### The problem:
Answer these questions on the memorial piece for Bob Davidson below.
1. Who wrote the piece, and in what month and year?
2. How many kids are by the pool in the center of the photo, and what are they doing?
3. Whose faces or heads does the writer recognize in the photo?

### Selected passage:
- - - -
Bob Davidson, 1953-1999
dispatch from the border
death of a brother
by Steve Levitt, April 1999
the photo was taken just about this time of year – the bushes are already green, but the trees move at a slower rhythm, and are at that awakening place – it’s a timeless courtyard moment – part staged, part serendipity – in the center by the pool three kids are doing the hear no evil thing for the camera and in the upper left by a brick planter a momentary meeting is captured – one of those little pauses in the flow of the day that usually pass without a trace. Five males possibly not completely unaware of the Moment. Three are sitting while two are walking up in classic greeting mode.Through the foreground trees soft focus and across the years I see the faces, or at least the unmistakable heads, of Rod Nesbitt, Bruce Hodo, Steve Meyer and myself.
- - - -
### Extracted entries:
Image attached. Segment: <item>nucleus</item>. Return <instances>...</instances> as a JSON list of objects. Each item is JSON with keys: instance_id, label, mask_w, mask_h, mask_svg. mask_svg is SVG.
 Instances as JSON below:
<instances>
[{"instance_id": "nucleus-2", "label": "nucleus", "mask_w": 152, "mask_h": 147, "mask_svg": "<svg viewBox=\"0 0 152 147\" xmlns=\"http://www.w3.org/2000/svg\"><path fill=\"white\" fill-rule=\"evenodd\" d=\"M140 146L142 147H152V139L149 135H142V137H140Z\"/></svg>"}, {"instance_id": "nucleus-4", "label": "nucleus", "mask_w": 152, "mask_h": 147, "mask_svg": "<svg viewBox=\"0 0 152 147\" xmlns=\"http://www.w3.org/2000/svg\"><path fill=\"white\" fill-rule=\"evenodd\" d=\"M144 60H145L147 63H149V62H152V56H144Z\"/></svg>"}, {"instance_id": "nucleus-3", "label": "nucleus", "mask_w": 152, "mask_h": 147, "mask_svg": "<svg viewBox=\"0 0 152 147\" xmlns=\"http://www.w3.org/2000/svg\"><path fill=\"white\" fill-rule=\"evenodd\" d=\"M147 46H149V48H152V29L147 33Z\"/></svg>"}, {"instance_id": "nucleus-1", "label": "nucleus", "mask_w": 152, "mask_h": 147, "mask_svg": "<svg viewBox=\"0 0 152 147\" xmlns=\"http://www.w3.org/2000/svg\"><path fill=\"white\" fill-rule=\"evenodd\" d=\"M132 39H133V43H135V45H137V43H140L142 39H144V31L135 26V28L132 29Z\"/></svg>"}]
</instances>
- - - -
### Task result:
1. Steve Levitt, April 1999.
2. Three kids, doing the hear no evil thing for the camera.
3. Rod Nesbitt, Bruce Hodo, Steve Meyer and the writer himself.